New Trailer for Black Panther: Wakanda Forever
At any rate, this is something that we should all pay attention to heading into festival season and then into the season of the guilds. My guess is that we’re still very much in this kind of shift in thinking. There are enough options in the upcoming slate that there should be enough representation to satisfy activists, or at least I think so anyway. I guess we’ll wait to see how it goes.
Let’s dig into our predictions.
Michael Patterson’s predictions for Telluride gets, a week out:
So I’m going to try to do a pre-festival predictions list of all of some of the major categories.
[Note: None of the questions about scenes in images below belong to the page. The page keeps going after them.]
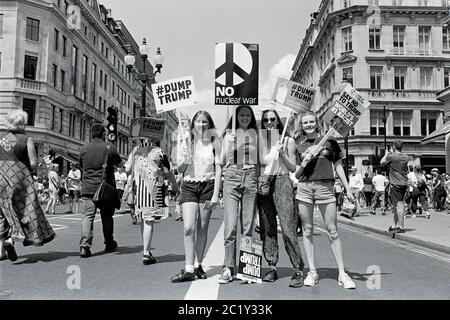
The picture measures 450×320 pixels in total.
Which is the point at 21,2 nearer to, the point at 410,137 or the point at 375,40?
the point at 375,40

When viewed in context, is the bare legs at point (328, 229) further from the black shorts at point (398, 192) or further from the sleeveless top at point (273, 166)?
the black shorts at point (398, 192)

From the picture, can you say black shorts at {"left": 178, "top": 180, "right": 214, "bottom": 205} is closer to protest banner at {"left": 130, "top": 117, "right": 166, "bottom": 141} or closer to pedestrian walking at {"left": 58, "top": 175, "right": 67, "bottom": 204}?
protest banner at {"left": 130, "top": 117, "right": 166, "bottom": 141}

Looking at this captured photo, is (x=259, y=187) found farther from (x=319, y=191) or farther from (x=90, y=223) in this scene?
(x=90, y=223)

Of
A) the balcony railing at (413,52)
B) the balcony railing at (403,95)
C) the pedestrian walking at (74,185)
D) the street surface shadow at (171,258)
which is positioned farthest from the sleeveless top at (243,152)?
the balcony railing at (413,52)

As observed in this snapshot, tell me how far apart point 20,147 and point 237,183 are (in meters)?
3.02

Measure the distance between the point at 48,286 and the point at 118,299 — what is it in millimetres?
971

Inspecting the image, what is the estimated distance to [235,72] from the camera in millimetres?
5301

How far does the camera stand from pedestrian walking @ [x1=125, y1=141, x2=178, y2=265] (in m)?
5.72

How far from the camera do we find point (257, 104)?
17.7 ft

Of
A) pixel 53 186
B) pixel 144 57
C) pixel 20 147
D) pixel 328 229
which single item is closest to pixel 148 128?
pixel 20 147

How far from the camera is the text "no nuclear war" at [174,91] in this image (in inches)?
213

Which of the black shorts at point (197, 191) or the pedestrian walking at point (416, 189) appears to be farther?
the pedestrian walking at point (416, 189)

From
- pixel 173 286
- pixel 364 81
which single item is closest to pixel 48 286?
pixel 173 286

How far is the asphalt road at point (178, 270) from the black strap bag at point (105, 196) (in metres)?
0.75
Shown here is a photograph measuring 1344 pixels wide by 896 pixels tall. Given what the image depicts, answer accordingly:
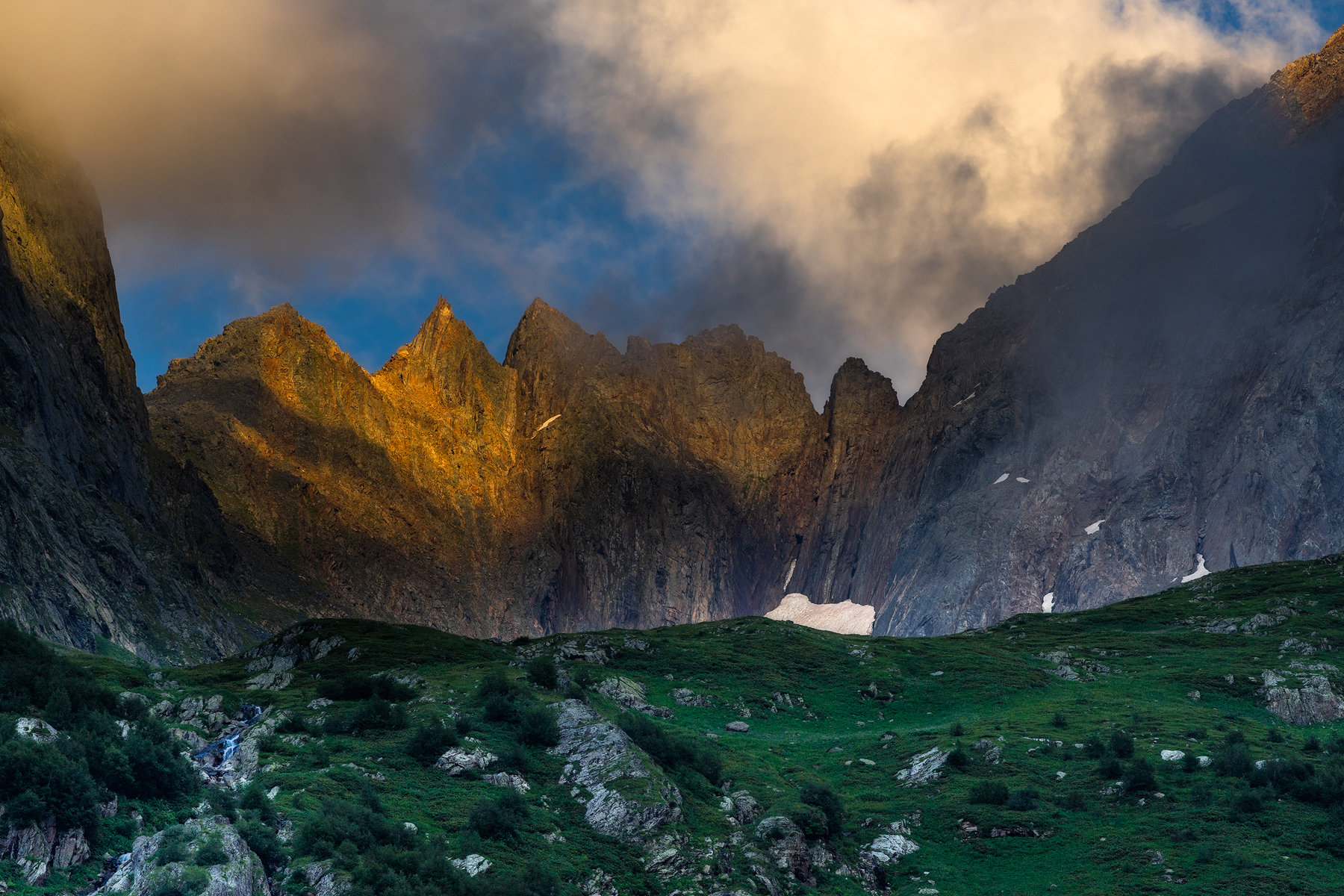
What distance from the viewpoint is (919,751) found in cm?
6744

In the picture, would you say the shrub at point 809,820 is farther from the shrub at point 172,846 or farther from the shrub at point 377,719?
the shrub at point 172,846

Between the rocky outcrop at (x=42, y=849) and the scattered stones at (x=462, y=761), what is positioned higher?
the scattered stones at (x=462, y=761)

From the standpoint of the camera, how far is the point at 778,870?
44.8m

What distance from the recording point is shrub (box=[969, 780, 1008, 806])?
5534 cm

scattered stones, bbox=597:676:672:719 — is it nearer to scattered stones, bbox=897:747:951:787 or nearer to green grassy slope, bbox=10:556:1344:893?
green grassy slope, bbox=10:556:1344:893

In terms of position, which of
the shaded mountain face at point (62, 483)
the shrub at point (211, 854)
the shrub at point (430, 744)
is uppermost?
the shaded mountain face at point (62, 483)

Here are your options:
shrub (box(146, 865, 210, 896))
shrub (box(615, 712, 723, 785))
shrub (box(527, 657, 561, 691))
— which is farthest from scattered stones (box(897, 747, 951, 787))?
shrub (box(146, 865, 210, 896))

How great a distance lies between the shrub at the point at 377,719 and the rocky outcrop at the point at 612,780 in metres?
10.5

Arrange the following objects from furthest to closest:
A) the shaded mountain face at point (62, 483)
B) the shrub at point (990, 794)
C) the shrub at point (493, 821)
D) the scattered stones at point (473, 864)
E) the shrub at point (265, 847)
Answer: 1. the shaded mountain face at point (62, 483)
2. the shrub at point (990, 794)
3. the shrub at point (493, 821)
4. the scattered stones at point (473, 864)
5. the shrub at point (265, 847)

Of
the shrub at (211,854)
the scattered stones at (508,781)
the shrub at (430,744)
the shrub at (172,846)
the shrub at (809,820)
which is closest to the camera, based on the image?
the shrub at (172,846)

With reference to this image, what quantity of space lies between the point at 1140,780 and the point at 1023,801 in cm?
705

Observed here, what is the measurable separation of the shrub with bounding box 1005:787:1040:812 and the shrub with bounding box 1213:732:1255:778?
1111cm

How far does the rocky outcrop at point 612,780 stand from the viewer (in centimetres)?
4662

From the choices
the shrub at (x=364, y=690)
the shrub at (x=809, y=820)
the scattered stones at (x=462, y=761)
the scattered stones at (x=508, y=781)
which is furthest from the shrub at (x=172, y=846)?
the shrub at (x=364, y=690)
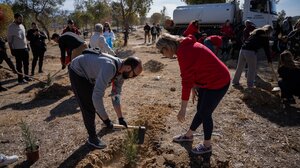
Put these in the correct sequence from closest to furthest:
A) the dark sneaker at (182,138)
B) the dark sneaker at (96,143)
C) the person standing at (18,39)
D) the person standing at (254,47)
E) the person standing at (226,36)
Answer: the dark sneaker at (96,143)
the dark sneaker at (182,138)
the person standing at (254,47)
the person standing at (18,39)
the person standing at (226,36)

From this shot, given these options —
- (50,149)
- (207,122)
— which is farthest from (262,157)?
(50,149)

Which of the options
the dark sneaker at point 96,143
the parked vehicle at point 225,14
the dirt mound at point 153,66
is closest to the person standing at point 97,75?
the dark sneaker at point 96,143

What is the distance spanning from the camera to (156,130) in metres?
4.89

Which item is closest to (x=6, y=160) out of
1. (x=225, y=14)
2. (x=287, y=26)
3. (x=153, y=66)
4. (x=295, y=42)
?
(x=153, y=66)

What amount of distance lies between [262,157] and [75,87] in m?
2.73

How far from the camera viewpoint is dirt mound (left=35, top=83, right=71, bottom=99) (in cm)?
722

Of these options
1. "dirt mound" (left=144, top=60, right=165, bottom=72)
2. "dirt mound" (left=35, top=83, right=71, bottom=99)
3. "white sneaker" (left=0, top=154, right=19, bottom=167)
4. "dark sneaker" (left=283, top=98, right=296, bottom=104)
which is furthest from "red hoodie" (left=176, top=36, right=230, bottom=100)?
"dirt mound" (left=144, top=60, right=165, bottom=72)

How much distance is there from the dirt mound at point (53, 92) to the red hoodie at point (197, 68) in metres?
4.60

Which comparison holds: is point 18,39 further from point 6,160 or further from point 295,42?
point 295,42

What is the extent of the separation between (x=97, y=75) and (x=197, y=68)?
3.79ft

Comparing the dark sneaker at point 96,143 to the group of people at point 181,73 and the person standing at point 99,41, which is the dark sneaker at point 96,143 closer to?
the group of people at point 181,73

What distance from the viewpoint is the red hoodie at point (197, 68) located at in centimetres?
335

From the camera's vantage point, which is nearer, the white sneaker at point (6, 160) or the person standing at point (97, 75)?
the person standing at point (97, 75)

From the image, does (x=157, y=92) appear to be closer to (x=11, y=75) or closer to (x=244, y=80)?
(x=244, y=80)
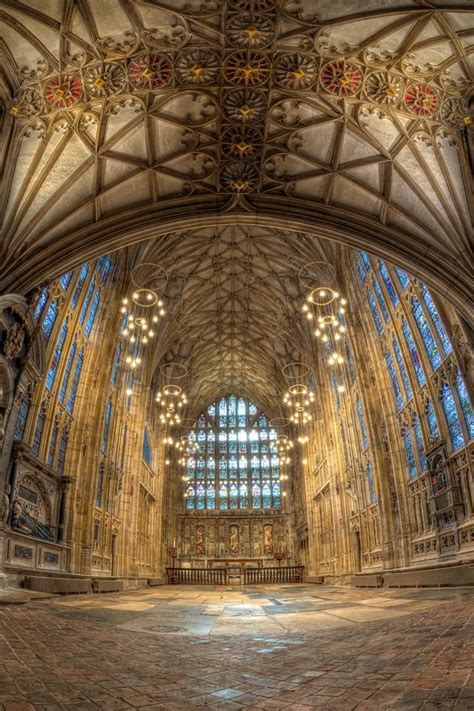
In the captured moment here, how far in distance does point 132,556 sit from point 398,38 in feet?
97.1

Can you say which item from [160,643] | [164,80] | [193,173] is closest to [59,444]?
[193,173]

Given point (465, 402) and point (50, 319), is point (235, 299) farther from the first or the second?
point (465, 402)

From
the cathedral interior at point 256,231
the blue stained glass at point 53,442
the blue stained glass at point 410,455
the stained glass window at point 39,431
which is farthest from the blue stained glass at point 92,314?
the blue stained glass at point 410,455

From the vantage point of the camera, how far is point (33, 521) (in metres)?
18.0

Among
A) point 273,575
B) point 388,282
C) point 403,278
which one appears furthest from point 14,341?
point 273,575

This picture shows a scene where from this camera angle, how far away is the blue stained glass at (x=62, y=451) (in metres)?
21.2

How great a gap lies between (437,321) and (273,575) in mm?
25783

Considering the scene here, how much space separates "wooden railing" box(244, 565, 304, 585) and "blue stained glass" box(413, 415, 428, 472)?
17.0m

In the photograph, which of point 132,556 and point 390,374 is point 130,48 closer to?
point 390,374

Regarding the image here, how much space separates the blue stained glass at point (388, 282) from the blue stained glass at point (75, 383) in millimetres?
15557

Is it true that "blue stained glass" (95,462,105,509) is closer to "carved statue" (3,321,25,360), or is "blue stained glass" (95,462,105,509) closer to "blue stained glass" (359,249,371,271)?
"carved statue" (3,321,25,360)

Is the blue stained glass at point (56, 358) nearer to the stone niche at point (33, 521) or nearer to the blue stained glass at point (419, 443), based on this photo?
the stone niche at point (33, 521)

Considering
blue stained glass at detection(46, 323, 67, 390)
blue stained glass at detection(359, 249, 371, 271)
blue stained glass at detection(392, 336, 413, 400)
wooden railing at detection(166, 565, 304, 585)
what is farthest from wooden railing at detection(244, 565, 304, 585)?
blue stained glass at detection(359, 249, 371, 271)

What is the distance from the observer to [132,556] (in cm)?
2988
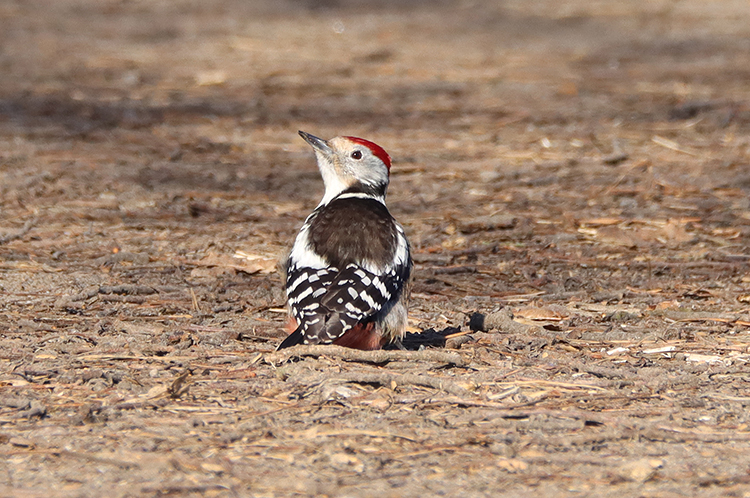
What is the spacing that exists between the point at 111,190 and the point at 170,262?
173cm

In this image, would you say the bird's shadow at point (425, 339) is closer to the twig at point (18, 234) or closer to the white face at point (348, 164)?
the white face at point (348, 164)

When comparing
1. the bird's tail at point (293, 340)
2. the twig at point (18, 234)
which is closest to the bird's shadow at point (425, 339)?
the bird's tail at point (293, 340)

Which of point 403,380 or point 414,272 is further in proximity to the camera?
point 414,272

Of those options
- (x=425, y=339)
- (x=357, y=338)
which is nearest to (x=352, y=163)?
(x=425, y=339)

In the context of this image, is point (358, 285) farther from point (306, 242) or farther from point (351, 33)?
point (351, 33)

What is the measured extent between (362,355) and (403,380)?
31 cm

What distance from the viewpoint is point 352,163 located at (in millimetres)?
5414

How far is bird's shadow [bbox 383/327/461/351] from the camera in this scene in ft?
15.4

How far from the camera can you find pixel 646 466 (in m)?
3.14

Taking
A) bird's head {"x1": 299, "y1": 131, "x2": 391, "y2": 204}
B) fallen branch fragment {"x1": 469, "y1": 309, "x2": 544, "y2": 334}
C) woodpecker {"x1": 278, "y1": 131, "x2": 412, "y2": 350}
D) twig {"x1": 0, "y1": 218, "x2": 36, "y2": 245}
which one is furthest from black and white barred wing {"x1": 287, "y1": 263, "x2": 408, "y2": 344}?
twig {"x1": 0, "y1": 218, "x2": 36, "y2": 245}

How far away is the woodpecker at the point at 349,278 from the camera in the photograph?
414cm

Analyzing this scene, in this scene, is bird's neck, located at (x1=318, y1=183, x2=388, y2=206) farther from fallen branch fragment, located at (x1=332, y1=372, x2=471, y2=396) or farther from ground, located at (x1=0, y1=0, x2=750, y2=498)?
fallen branch fragment, located at (x1=332, y1=372, x2=471, y2=396)

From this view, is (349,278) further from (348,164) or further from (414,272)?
(348,164)

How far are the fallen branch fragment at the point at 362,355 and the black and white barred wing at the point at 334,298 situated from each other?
0.05m
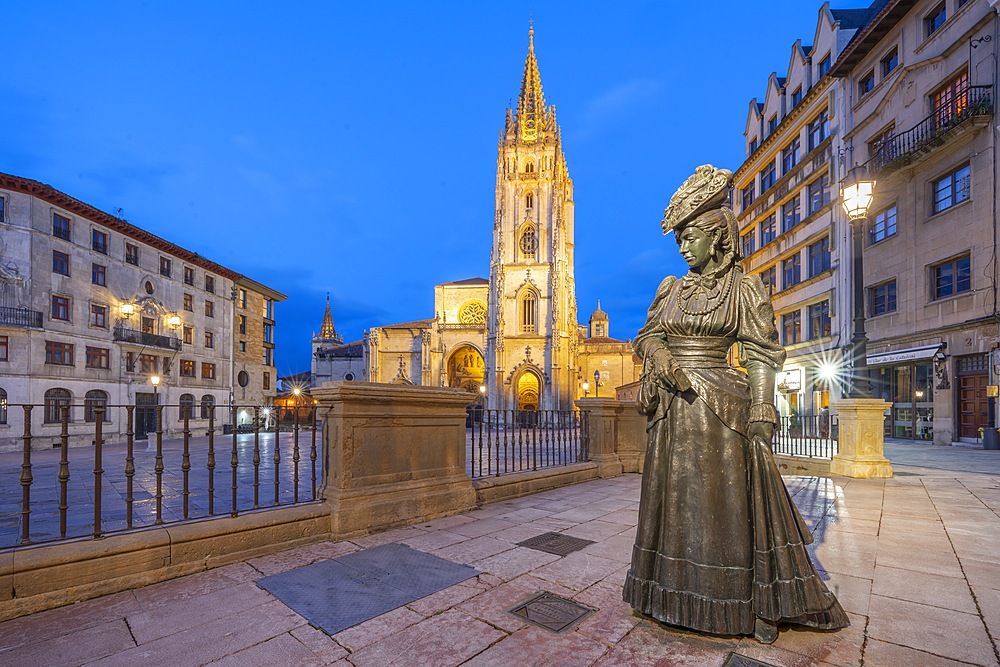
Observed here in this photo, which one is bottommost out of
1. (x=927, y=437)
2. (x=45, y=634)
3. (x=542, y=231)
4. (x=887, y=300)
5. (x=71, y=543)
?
(x=927, y=437)

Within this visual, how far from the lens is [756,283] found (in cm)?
296

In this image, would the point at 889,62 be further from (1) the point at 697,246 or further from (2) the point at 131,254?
(2) the point at 131,254

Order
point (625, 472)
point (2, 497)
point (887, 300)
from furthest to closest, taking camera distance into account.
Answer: point (887, 300)
point (625, 472)
point (2, 497)

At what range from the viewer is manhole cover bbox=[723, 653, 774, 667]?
2.46 meters

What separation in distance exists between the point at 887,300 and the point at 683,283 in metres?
21.2

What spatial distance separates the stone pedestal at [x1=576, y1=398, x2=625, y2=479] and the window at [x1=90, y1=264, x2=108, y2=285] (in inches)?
1213

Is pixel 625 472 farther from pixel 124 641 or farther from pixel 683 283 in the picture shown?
pixel 124 641

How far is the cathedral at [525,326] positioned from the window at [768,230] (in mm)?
17536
The key with Best Picture is that it’s the ranked choice (preferential) ballot, now expanded to ten solid slots for nominees. That’s obviously different from having five Best Picture nominees. It’s changed the Oscar race in significant ways. There would have been no way CODA would have won Best Picture with five nominees. That’s because in that format, the Best Director is the star of the Best Picture race. Now it isn’t so much. Best Picture has been mostly decoupled from Best Director, which is why since 2009 we have had three winners without a Best Director nomination: Argo, Green Book, CODA. That was mostly unheard of in the era of five Best Picture contenders. The Best Picture calculus now with ten nominees (they should go back to five) largely looks at broad consensus support rather than passion.
Nominations also require broad support, although to a lesser extent. Given that…
Elvis — driven by Best Actor
Everything Everywhere All at Once — driven by Best Actress
Babylon — driven by Best Director
The Greatest Beer Run Ever — crowd-pleaser
Bardo — driven by Best Director
The Fabelmans — driven by Best Director
Avatar: The Way of Water — driven by visual effects and Best Director
She Said — politically important
Empire of Light — Best Actress/Director-driven
Black Panther: Wakanda Forever — inclusive blockbuster
The Son — Best Actor-driven
TÁR — Best Actress-driven but also artful and unique
The Whale — Best Actor-driven
White Noise — Best Director-driven
Women Talking — Ensemble-driven, politically important, Best Director-driven
The Banshees of Inisherin — Best Director/Actor-driven
Top Gun: Maverick — Best Actor-driven. Not wise to ignore the movie of the year but they probably will.
Still not known: Killers of the Flower Moon, Emancipation. If either of these are released this year it obviously changes things.
Austin Butler, Elvis
Brendan Fraser, The Whale
Hugh Jackman, The Son
Daniel Giménez Cacho, Bardo
Zac Efron, The Greatest Beer Run Ever
Alts: Christian Bale, Pale Blue Eye; Coleman Domingo, Rustin; Kelvin Harrison Jr., Chevalier; Adam Driver, White Noise
Not known yet: Leonardo DiCaprio, Killers of the Flower Moon or Will Smith, Emancipation
Michelle Yeoh, Everything Everywhere All At Once
Cate Blanchett, TÁR
Olivia Colman, Empire of Light
Viola Davis, The Woman King
Ana DeArmas, Blonde
Alts. Naomi Ackie, I Wanna Dance With Somebody; Margot Robbie, Babylon (lead?)
Steven Spielberg, The Fabelmans
Alejandro G. Inarritu, Bardo
Damien Chazelle, Babylon
Sam Mendes, Empire of Light
Jim Cameron, Avatar: Way of Water
Alts: Maria Schrader, She Said; Todd Field, TÁR; The Daniels, Everything Everywhere All At Once
Everything Everywhere All At Once
Empire of Light
Alts: Elvis, TÁR, Till
Obviously, this is all complete fantasy. No one knows how any of it will go, whether this is right track, wrong track. This is just to put something down before Telluride. When next we meet it will be from the mountains of Colorado.